> _Belge alıntısı_
-=-=-
TÜRK AİLE ŞİRKETLERİ VE KÜLTÜREL KODLARIMIZ

Türk toplumunun kimi kültürel kodlarının aile şirketleri konusunda daha hızlı ilerlemeye imkân sunamadığını söyleyen Bayar'a göre en önemli konu ortaklık yapma ile ilgili bakış açılarımız. Dünyadaki en büyük şirketlerin çoğunun aile işletmesi olduğunu görüyoruz fakat onların sonuçları ile bizim ürettiğimiz sonuçlar arasında dağlar kadar fark var. Diğer önemli bir parametre ise ataerkil bir toplum olmamız. Bu kültürel kod büyüklerin her zaman her şeyi iyi bildiği, onun söylem ve kararlarının koşulsuz kabul edilmesi yönünde beklenti içinde olunması. Aile şirketlerinde aile ile iş iç içe olduğu için bu noktada sorunlar yaşıyoruz. Kurucuların genelde ailenin en büyüğü olarak işin başında olması, bir yerden sonra uzmanlık bilgisi gerektiren farklı fonksiyonlarda farklı fikirlere ihtiyaç duyulması işletme yönetiminde doğal bir süreç iken 'Büyüklerimiz daha iyisini bilir, çocuk her ne kadar teknik veya yönetsel konularda iyi eğitim alsa da babanın/kurucuların gözünde hep küçüktür' gibi algılar kuşak devri veya aile şirketlerinin devamlılığında sorunlar meydana getiriyor.
-=-=-
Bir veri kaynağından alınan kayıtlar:
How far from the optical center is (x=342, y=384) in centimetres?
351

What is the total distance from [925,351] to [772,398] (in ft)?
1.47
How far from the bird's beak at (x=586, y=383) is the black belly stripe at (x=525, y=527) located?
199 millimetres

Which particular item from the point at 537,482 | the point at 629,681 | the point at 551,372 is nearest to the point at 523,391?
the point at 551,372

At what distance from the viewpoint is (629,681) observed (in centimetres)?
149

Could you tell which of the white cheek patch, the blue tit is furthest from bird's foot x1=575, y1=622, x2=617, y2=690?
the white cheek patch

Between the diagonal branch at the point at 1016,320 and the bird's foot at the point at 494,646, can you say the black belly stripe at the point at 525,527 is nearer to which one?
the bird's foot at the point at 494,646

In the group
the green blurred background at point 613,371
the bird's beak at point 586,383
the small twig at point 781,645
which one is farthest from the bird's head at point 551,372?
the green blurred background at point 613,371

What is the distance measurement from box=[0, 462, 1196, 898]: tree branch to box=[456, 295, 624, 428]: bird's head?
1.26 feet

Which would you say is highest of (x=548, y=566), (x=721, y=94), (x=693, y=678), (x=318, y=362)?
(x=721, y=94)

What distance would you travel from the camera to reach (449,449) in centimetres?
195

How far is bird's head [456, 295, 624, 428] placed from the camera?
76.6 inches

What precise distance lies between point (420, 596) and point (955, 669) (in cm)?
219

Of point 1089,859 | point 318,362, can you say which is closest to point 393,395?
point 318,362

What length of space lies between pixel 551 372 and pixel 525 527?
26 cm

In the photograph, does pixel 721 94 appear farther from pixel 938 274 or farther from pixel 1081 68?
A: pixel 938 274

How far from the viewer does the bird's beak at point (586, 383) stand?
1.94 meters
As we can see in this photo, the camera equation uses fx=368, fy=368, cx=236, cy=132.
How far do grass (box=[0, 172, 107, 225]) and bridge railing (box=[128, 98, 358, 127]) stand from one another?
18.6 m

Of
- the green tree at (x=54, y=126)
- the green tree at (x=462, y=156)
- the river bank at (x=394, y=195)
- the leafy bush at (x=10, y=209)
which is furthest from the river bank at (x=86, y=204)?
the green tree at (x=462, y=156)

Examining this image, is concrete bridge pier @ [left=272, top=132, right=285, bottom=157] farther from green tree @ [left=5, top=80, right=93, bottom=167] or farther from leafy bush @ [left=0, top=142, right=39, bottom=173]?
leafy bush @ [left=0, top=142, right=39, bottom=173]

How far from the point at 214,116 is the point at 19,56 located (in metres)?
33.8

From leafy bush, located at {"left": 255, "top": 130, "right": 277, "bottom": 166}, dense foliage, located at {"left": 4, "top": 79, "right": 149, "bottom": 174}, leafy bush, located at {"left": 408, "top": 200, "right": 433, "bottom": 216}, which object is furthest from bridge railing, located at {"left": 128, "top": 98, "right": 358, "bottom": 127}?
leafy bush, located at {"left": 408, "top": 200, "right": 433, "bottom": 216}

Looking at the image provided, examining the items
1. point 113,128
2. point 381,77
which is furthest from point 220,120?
-=-=-
> _İstenenler_
a – Kayıtlarda "Looking at the" ifadesini içeren satırdan kayıtların sonuna kadar uzanan satırları, iki uç da dahil olmak üzere birebir kopyalayın.
b – Türk aile şirketleri ve kültürel kodlar üzerine olan metni kaldığı yerden sürdürün.

> _Yanıtlar_
a –
Looking at the image provided, examining the items
1. point 113,128
2. point 381,77
which is furthest from point 220,120?

b –
AİLE ŞİRKETİ OLMAK KÖTÜ MÜ?

"Zannedilenin aksine bir aile işletmesi sahibi olmanın veya orada çalışmanın hiç de kötü bir şey olmadığını içtenlikle söyleyenlerdenim" diyen Kamil Bayar, bir aile işletmesi olmanın onlarca olumlu yönünden de bahsetmenin mümkün olduğunu ifade ediyor. Bayar aile şirketlerinin artılarını şöyle sıralıyor: "Bir aile işletmesinde insanlar birbirini tanır ve değer verirler. Kurum kültürü sözde değil, özde bir "aile ortamı" meydana getirmiştir. Bir çalışan patrona çok rahat bir şekilde ulaşıp derdini, sıkıntısını anlatabilir. Aile işletmelerinde bürokrasi ve prosedürler az olduğu için bu işletmeler müşteriye daha yakındır, daha hızlı karar alıp hemen uygularlar.

TÜRK AİLE İŞLETMELERİNİN ÖNE ÇIKAN ÖZELLİKLERİ

"Bugün ülkemizin en önemli şirketleri Koç, Sabancı, Eczacıbaşı veya Ülker de birer aile işletmesi, bir Anadolu şehrinin organize sanayi bölgesinde faaliyet gösteren KOBİ de aile işletmesidir." hatırlatmasını yapan Dr. Kamil Bayar, "Aile işletmelerini; yeni kurulanlar, büyüyenler ve olgunlaşanlar diye üç kategoriye ayırabiliriz. Gerek iş gerekse akademik dünyada sıklıkla dile getirilen sorunlar genellikle ilk iki kategoride olanlarla ilgili diyebilirim. Kuşkusuz ülkemizde de kurumsal olgunluğu yüksek, markalaşmada başarı hikâyesi yazmış, globalde başarılı işler yapan aile işletmelerinin de olduğunu bilmemiz gerekiyor" diyor.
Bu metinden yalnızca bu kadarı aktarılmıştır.